## Goal of the exercise
In the copy, every line of the material that follows must appear exactly, and no pictures should.

## Records to process
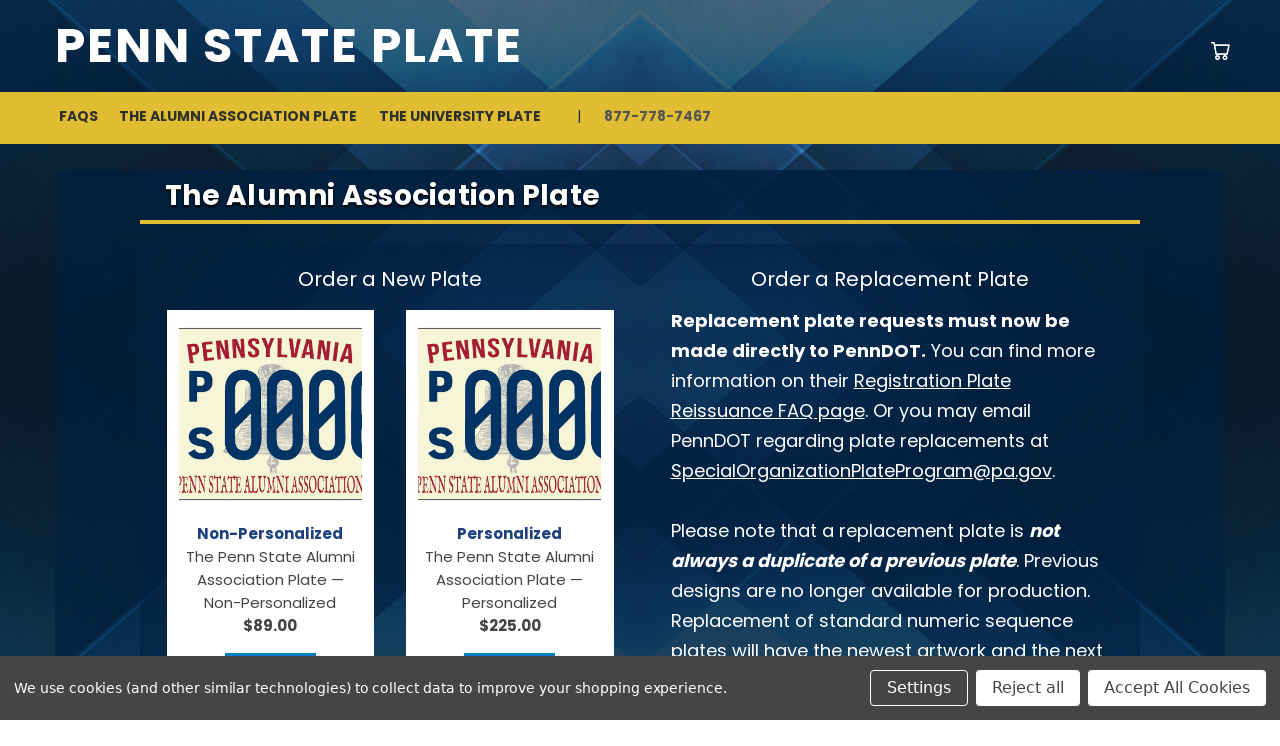

--- FILE ---
content_type: text/css; charset=UTF-8
request_url: https://cdn11.bigcommerce.com/s-zxrhb30yob/stencil/57b78680-14d3-013a-2b2f-3e14cfcddb5e/e/2420a900-78d8-013b-40da-5e9c3267871f/css/custom-d4f99980-a5f6-013e-bedd-5eab6b180277.css
body_size: 355
content:
.mega-cat-nav{display:none}.navPages-list{float:none}#menu div.nav-right{float:none;width:100%}#menu .navPages-list{float:none}a.navPages-action:first-of-type{padding-left:.25em}footer div.container{display:none}footer.footer{padding-top:0}.newsletter-subscription-section{display:none}header{margin-bottom:2.5em}.header{background-color:#0e314bCC}div#quickSearch{visibility:hidden}.page-heading{background-color:#1f1f1f6b;border-bottom:4px solid #e0bd32;padding:4px 25px 4px}h1.page-heading{color:#fff;text-shadow:0 2px 3px #000}body{background:url("https://cdn11.bigcommerce.com/s-zxrhb30yob/product_images/uploaded_images/pagebackground.jpg")}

## Result below
--- FILE ---
content_type: text/css; charset=UTF-8
request_url: https://cdn11.bigcommerce.com/s-zxrhb30yob/stencil/57b78680-14d3-013a-2b2f-3e14cfcddb5e/e/2420a900-78d8-013b-40da-5e9c3267871f/css/custom-d4f99980-a5f6-013e-bedd-5eab6b180277.css
body_size: 355
content:
.mega-cat-nav{display:none}.navPages-list{float:none}#menu div.nav-right{float:none;width:100%}#menu .navPages-list{float:none}a.navPages-action:first-of-type{padding-left:.25em}footer div.container{display:none}footer.footer{padding-top:0}.newsletter-subscription-section{display:none}header{margin-bottom:2.5em}.header{background-color:#0e314bCC}div#quickSearch{visibility:hidden}.page-heading{background-color:#1f1f1f6b;border-bottom:4px solid #e0bd32;padding:4px 25px 4px}h1.page-heading{color:#fff;text-shadow:0 2px 3px #000}body{background:url("https://cdn11.bigcommerce.com/s-zxrhb30yob/product_images/uploaded_images/pagebackground.jpg")}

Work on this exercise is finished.